Table of Contents
Groundwork Collaborative's Lindsay Owens and American Prospect's David Dayan reveal how companies use smartphone apps, data aggregation, and algorithmic pricing to maximize what every individual customer will pay, creating a new era of price discrimination that challenges traditional economic models.
The surge in sophisticated pricing strategies represents a fundamental shift from the 20th century's "one price" philosophy back to marketplace-style haggling, but powered by artificial intelligence and mass surveillance rather than human negotiation.
Key Takeaways
- McDonald's app exemplifies data-for-discounts model, collecting location, payment, and behavioral data to predict optimal pricing for individual customers
- Algorithmic price-fixing through companies like RealPage and Agastio enables competitors to coordinate price increases without direct communication
- Personalized pricing algorithms consider factors like phone battery level, payday timing, and geographic location to maximize willingness to pay
- The shift from cost-cutting to revenue maximization marks a new business era where pricing sophistication matters more than production efficiency
- Legal frameworks struggle to address algorithmic collusion and surveillance-based price discrimination affecting protected classes
- Federal Reserve monetary policy becomes less effective when prices depend more on algorithms than traditional supply-demand dynamics
- Industries beyond airlines are adopting "junk fee" strategies, unbundling services to extract maximum revenue through add-on charges
- The "time tax" of navigating apps and rewards programs disproportionately impacts lower-income consumers with less flexibility to optimize deals
Timeline Overview
- 00:00–15:30 — McDonald's App Economy: How companies offer app discounts to collect personal data enabling personalized pricing based on location, spending patterns, and behavioral cues
- 15:30–28:45 — Algorithmic Price Fixing: Data aggregation companies like RealPage and Agastio help competitors coordinate pricing without direct communication, challenging traditional antitrust frameworks
- 28:45–42:20 — Historical Context: The evolution from marketplace haggling to 20th century fixed pricing and back to personalized discrimination through technology
- 42:20–55:15 — Surveillance Pricing Examples: Uber charging more for low phone batteries, Staples offering geographic discounts based on local income levels
- 55:15–68:30 — Legal and Regulatory Challenges: How existing antitrust and discrimination laws struggle with algorithmic pricing and proxy profiling
- 68:30–81:45 — Disparate Impact Analysis: Why personalized pricing often charges higher prices to poor and minority communities despite economic theory predictions
- 81:45–End — Macroeconomic Implications: How sophisticated pricing strategies challenge Federal Reserve policy and traditional inflation measurement
The McDonald's Surveillance Economy: Data for Discounts
The McDonald's app represents a paradigm shift where consumers trade personal data for lower prices, enabling unprecedented personalized pricing based on predictive algorithms that know customers better than they know themselves.
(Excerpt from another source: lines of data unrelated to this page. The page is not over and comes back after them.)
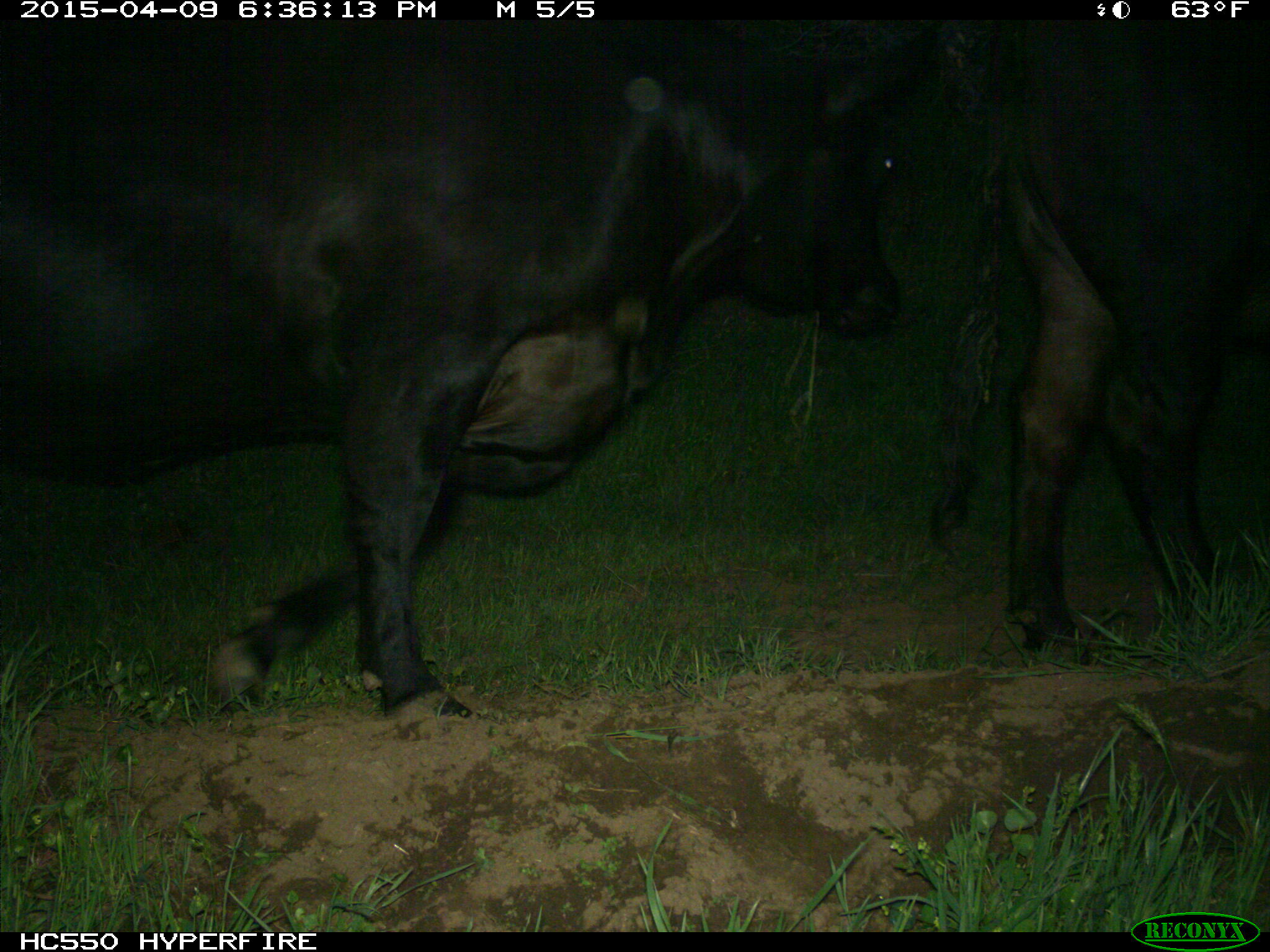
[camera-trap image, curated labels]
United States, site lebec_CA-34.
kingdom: Animalia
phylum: Chordata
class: Mammalia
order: Artiodactyla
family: Bovidae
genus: Bos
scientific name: Bos taurus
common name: domestic cow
Bos taurus (domestic cow).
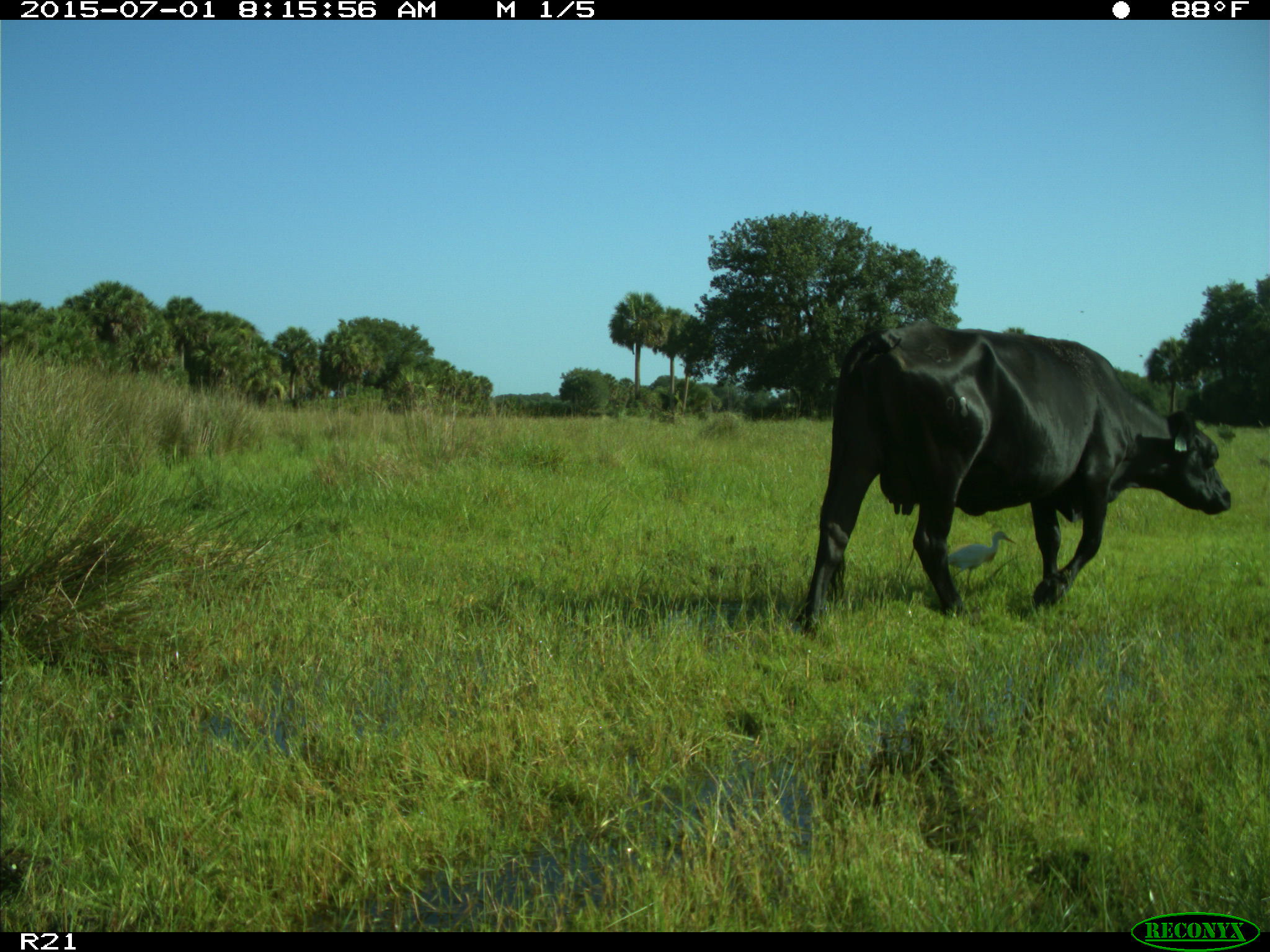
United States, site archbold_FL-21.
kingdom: Animalia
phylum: Chordata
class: Mammalia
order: Artiodactyla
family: Bovidae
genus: Bos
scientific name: Bos taurus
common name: domestic cow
- McDonald's partners with Plexure, which also works with "Ikea, 7-Eleven, White Castle" to create sophisticated customer profiling systems
- The app collects "location, payment, and behavioral data" to understand "what you're doing on that phone where you are at particular times of day"
- Predictive pricing considers "payday timing" - offering "$3 McMuffin on Thursday" when money is tight but "$4" on Friday after payday
- Environmental factors influence prices: "if it knows that it's cold out it might raise the price of hot coffee if it knows it's hot out it might raise the price of a McFlurry"
- "Identity graphs" combine app data with "email, social media, browser, subscriptions, other app downloads, travel history, retail history"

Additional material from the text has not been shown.